In keeping with the belief that nutrition and physical activity are equal components in insuring a healthy Tennessee, we strongly believe that the issue needs to be balanced in its approach. We believe “It’s not the soda-it’s the sofa! It’s not the cola-it’s the couch!”
While beverages and food play a role in determining good health, so do other important factors to address obesity, which among them should be to focus on energy balance — helping Tennesseans balance calories consumed with calories expended.
The soft-drink industry is acting responsibly by responding to consumer demand by providing a myriad of beverage choices in a wide array of calorie ranges. In fact, from 1998 to 2008, the industry cut the total beverage calories it brought to market by 21 percent, through the innovation of more no- and low-calorie beverages and smaller-portion options.

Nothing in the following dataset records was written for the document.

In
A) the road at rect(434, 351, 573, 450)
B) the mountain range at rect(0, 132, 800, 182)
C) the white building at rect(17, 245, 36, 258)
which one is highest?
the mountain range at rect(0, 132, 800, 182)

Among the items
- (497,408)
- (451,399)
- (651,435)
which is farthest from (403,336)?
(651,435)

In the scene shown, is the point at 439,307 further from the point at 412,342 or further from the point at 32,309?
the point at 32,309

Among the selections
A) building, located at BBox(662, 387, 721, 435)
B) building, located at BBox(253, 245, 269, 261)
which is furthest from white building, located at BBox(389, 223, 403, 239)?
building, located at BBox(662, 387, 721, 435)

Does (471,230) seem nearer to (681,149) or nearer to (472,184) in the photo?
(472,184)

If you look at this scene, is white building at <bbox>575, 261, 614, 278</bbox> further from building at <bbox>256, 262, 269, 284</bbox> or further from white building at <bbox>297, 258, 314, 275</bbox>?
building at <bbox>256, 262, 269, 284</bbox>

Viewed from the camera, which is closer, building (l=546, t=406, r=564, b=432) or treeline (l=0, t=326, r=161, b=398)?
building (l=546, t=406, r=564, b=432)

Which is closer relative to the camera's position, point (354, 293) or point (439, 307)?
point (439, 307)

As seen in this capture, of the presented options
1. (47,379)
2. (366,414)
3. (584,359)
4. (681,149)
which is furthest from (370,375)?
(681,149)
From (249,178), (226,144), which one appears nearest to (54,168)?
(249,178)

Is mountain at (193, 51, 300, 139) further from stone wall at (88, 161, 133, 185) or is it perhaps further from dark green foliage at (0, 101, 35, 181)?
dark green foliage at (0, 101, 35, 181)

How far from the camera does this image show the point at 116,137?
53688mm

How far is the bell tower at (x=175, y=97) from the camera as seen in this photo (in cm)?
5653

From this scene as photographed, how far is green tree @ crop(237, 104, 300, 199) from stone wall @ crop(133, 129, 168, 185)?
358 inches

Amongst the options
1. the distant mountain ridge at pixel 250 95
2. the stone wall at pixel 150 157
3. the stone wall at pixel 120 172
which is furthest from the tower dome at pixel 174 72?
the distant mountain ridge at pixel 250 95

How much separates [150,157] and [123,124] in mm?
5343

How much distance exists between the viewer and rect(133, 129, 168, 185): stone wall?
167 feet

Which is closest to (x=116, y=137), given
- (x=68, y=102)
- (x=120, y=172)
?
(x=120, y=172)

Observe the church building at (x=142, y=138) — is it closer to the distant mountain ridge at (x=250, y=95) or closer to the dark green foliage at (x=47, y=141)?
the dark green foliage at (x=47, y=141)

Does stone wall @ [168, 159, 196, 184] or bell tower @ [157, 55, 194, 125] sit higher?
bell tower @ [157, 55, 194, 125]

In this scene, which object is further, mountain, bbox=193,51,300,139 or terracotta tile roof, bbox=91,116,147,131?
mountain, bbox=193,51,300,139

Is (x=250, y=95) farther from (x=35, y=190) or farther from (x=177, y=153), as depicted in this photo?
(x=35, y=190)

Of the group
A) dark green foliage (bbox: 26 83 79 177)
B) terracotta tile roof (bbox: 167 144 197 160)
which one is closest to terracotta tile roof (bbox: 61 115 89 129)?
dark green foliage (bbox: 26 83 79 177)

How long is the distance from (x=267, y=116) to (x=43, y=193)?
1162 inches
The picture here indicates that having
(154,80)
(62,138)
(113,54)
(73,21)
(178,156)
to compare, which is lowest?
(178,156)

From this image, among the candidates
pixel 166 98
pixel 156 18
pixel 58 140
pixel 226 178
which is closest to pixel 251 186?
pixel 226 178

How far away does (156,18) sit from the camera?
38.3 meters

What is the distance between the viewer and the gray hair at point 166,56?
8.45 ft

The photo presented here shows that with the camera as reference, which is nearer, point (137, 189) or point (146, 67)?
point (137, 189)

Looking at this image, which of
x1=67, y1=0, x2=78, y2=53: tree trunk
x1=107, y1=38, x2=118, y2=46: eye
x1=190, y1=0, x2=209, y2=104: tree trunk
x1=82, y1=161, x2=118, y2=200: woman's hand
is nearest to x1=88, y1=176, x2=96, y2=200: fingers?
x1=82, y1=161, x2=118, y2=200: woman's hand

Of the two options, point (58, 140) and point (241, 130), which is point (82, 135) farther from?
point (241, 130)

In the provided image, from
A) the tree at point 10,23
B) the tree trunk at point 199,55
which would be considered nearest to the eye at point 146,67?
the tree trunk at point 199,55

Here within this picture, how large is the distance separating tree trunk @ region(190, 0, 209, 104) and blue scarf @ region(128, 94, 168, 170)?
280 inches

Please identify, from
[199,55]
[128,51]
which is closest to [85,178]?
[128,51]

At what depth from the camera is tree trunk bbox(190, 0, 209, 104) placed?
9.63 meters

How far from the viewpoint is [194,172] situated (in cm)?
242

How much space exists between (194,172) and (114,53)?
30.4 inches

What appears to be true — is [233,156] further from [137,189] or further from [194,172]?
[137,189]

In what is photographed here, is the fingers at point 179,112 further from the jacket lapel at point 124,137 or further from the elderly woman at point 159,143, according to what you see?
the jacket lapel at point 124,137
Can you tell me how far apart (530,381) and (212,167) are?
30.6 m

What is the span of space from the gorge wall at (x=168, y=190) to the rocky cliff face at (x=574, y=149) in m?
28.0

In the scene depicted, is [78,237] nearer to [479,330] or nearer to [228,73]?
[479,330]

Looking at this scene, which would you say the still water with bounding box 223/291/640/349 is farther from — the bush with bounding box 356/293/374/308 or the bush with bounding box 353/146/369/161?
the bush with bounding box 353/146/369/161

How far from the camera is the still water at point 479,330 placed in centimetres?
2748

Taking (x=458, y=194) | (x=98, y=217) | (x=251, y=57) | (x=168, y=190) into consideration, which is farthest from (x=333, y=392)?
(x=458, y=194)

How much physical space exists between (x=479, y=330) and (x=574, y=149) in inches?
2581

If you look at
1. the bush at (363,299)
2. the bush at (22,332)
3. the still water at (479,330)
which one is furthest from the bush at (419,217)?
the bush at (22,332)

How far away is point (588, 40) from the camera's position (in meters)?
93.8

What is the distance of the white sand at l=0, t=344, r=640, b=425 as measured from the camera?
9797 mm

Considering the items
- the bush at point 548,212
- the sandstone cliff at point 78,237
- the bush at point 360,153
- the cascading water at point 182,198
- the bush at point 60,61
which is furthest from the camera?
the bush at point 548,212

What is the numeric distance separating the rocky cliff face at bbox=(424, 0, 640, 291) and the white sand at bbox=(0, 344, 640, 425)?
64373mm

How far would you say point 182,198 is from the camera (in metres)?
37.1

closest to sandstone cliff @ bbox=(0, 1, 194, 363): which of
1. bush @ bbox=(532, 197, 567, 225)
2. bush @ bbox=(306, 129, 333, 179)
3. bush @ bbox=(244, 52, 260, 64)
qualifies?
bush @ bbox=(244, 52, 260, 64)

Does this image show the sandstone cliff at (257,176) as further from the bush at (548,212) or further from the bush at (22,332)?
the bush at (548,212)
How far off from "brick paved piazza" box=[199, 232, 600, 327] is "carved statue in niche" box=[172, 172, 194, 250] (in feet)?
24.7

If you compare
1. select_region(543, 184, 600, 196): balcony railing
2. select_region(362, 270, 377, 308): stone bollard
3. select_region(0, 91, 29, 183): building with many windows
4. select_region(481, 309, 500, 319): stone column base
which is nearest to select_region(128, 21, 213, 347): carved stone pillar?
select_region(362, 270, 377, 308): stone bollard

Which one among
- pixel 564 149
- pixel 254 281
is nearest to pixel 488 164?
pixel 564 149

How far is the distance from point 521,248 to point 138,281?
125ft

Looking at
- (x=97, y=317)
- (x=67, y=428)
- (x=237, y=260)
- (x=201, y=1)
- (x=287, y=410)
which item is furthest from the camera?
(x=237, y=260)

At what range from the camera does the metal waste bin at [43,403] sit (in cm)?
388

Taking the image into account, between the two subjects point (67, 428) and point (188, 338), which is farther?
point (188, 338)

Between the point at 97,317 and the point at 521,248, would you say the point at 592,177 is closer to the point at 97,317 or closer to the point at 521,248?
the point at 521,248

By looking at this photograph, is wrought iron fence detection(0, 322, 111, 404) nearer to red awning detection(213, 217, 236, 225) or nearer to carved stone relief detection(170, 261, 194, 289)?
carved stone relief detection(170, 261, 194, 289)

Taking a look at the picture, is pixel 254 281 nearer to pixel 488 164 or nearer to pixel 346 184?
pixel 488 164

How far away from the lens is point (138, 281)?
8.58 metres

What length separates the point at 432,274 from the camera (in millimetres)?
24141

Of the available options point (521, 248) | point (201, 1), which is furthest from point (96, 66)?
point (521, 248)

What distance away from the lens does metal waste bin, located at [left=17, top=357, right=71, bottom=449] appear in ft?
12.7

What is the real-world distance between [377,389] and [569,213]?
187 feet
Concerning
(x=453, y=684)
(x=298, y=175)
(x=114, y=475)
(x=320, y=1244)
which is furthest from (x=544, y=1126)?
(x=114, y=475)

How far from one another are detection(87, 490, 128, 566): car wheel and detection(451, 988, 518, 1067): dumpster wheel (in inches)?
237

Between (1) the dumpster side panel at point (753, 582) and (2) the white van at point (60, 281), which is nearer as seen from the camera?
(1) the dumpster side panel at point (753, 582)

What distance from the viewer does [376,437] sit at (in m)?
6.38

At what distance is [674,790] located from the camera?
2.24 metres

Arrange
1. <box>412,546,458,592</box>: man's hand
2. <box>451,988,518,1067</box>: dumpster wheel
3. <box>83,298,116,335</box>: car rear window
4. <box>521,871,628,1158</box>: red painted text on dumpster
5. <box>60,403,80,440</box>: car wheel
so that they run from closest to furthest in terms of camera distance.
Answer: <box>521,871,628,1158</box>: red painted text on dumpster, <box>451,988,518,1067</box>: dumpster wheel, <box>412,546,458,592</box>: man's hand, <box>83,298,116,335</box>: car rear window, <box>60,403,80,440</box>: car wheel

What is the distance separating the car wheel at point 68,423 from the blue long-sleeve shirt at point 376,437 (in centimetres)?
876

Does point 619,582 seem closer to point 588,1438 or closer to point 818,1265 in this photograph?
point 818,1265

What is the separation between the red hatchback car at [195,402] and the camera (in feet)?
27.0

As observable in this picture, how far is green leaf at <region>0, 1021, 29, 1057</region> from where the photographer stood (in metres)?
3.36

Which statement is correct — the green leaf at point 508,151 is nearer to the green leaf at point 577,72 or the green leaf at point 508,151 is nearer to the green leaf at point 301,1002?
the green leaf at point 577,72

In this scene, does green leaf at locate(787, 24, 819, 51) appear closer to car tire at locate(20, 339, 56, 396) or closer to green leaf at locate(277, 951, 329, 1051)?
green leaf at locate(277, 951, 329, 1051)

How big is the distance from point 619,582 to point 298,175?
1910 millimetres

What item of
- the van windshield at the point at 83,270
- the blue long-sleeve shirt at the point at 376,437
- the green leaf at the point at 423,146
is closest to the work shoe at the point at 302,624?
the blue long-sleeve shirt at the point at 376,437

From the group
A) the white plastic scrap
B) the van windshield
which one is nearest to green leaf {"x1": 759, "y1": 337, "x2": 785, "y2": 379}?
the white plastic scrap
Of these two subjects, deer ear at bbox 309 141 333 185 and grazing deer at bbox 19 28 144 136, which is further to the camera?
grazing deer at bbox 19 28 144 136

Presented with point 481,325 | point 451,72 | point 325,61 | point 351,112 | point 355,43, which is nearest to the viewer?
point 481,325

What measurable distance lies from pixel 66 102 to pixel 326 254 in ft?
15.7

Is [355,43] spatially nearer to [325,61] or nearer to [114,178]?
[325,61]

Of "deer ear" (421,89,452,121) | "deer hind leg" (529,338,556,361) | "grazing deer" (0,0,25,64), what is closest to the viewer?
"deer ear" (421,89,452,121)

Lastly, in the past three years there have been studies addressing the concern over the rising obesity in pets. We do not believe we have seen Barney the Beagle, Suzy the St. Bernard, or Felix the cat laying around guzzling soft drinks and getting obese. They are obese because their owners/masters feed them too much and exercise themselves and their pets too little.
From the House Democratic Caucus:
NASHVILLE (March 28, 2011) – We need to get rid of Tennessee’s tax on food and HB 537 is a step in the right direction.
HB 537 offers a simple trade – cut Tennessee’s food tax – one of the highest in the nation – and pay for it with a tax on sugar sweetened beverages, which have been linked by many experts to the epidemic of childhood obesity.
“Families have to buy food, but they can cut back on non-essential items like soda when times get tough,” said the bill’s sponsor, State Representative Mike Stewart.
Even with the proposed tax, soda would remain cheaper than it was in the 1970’s, adjusted for inflation. “With the use of high fructose corn syrup instead of cane sugar, the price of soda has come way down whereas the price of food is going through the roof. This is one way to help a young family buy food without imposing a new tax on businesses that might hurt the economic recovery,” Stewart observed.
Additionally, studies show that much like the increase in the cigarette tax this would likely lower consumption and improve health, an increase in soda taxes also can lower the obesity rate for high risk children.
The fiscal note for the bill shows that the proposed 1% reduction in Tennessee’s food tax, which would reduce Tennessee’s rate to 4.5%, would be entirely paid for by the increased tax on sugar sweetened beverages. Beverages that are not sugar sweetened, such as diet sodas, would be taxed less under the proposed change. “For most families, this will be a well-deserved tax break,” Stewart noted.
The bill is scheduled to be heard in the House Budget Subcommittee on Wednesday, March 30, 2011 at 11:00am.